Please answer from the crypto exchange guide: why are centralized exchanges vulnerable to hacks and security breaches?
** Start Passage given **
While there are a mind-boggling number of crypto exchanges, they mainly are of only three types—CEXs, DEXs, and Hybrid Exchanges. So which one should you choose? Is any one of them safer than the others, and if so, what are the trade-offs? If you’re looking for a simple guide that will help you answer some of these questions, read on.
What is cryptocurrency?
A cryptocurrency is a type of digital asset that runs on a decentralized network—such as a blockchain. Unlike fiat currencies and many assets in the real world, these assets do not have the backing of a centralized agency. And the transactions are not conducted via one. Instead, a network of computer users supports and manages the creation and circulation of these assets. So while they are like your upcoming digital rupee, they are surely not the same thing.
What are exchanges?
An exchange, of course, is a platform where buyers and sellers exchange things of value. Users of crypto exchanges buy crypto on them, deposit them in wallets, or trade them with other users.
Types of crypto exchanges
There are basically three types of crypto exchanges—Centralized Exchanges (CEXs), Decentralized Exchanges (DEXs), and Hybrid Exchanges (HEXs).
Centralized Exchange (CEX)
A centralized crypto exchange—abbreviated as CEX—is one such platform. The exchange is usually run on a centralized server, hence the name. It works by matching buyers and sellers, thus facilitating the transaction. In exchange, CEXs charge a fee for each trade.
CEXs offer a user-friendly and familiar trading interface. They, therefore, make it easier for new users to enter the crypto market.
Although such exchanges follow high governance standards, they have several drawbacks. CEXs are vulnerable to hacks and security breaches, as all funds are held on the exchange’s servers. They can also suffer from poor liquidity, resulting in high fees and slower transaction times.
Additionally, centralized exchanges can be subject to regulatory scrutiny and may require users to share personal information. The sharing of such information leads to less privacy and security. However, they mainly do this to comply with Know Your Customer (KYC) and Anti-Money Laundering (AML) laws—a fact that makes them more government-friendly.
** End Passage given **
** Start Entries supplied **
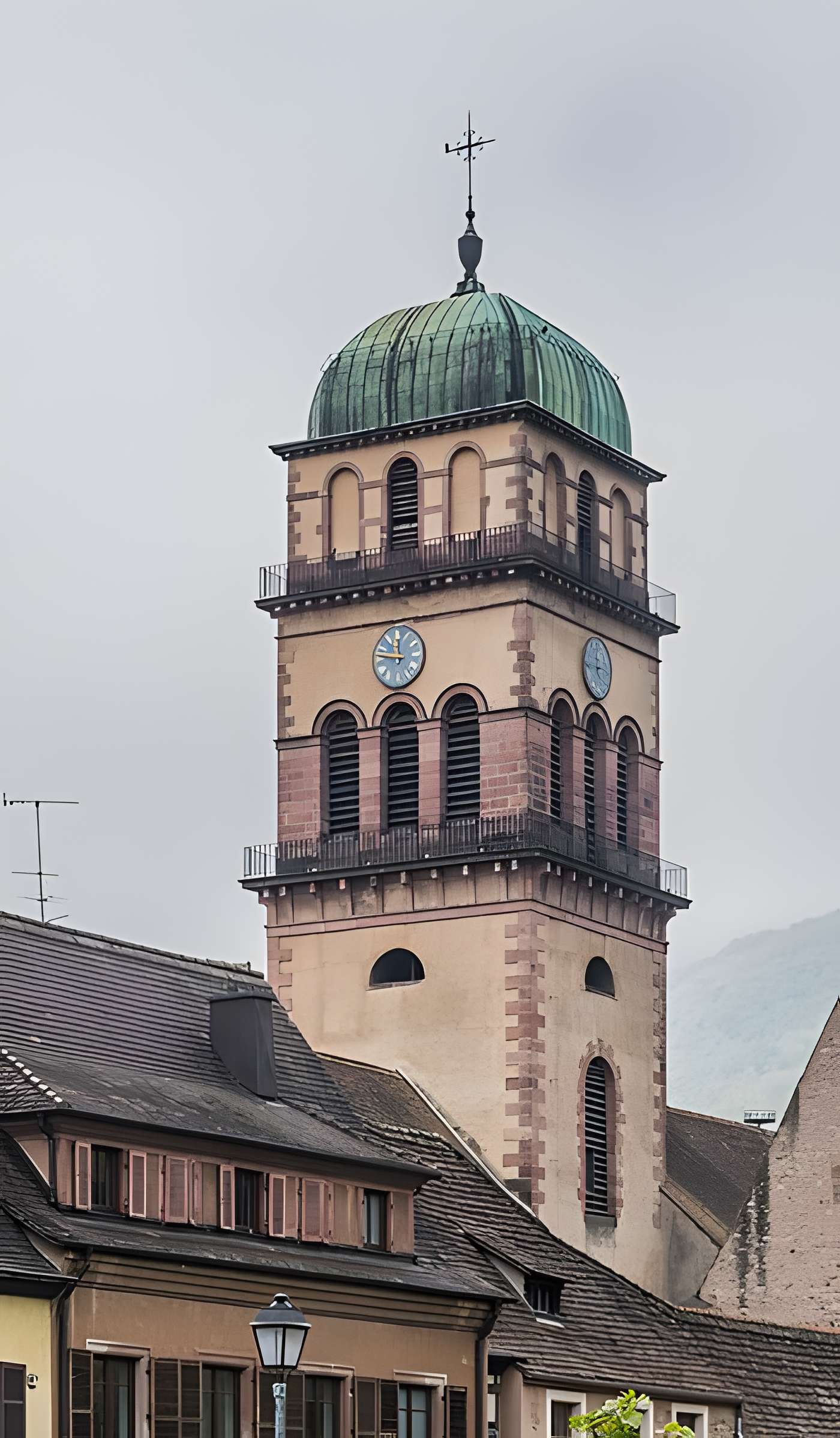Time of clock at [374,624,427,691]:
** End Entries supplied **
** Start Entries supplied **
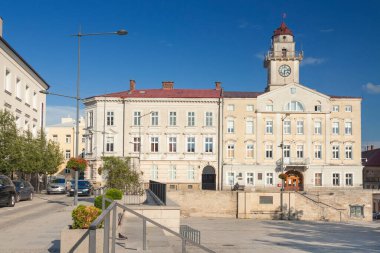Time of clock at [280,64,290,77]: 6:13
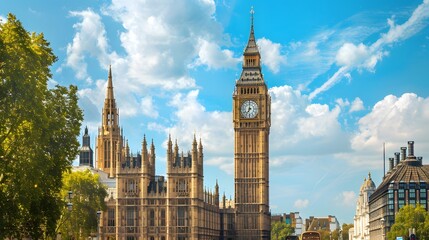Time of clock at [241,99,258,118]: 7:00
** End Entries supplied **
** Start Entries supplied **
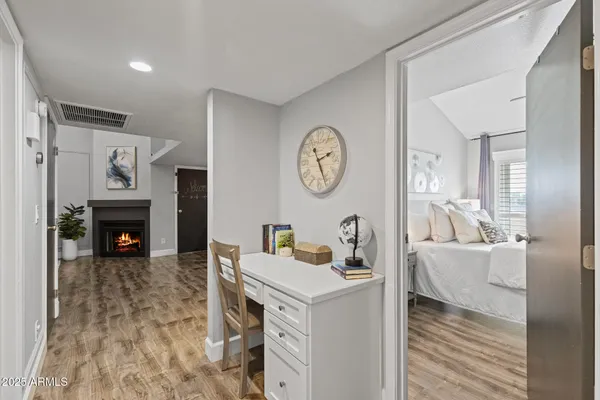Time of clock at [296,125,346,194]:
** End Entries supplied **
Exercise answer => All funds are held on the exchange's servers.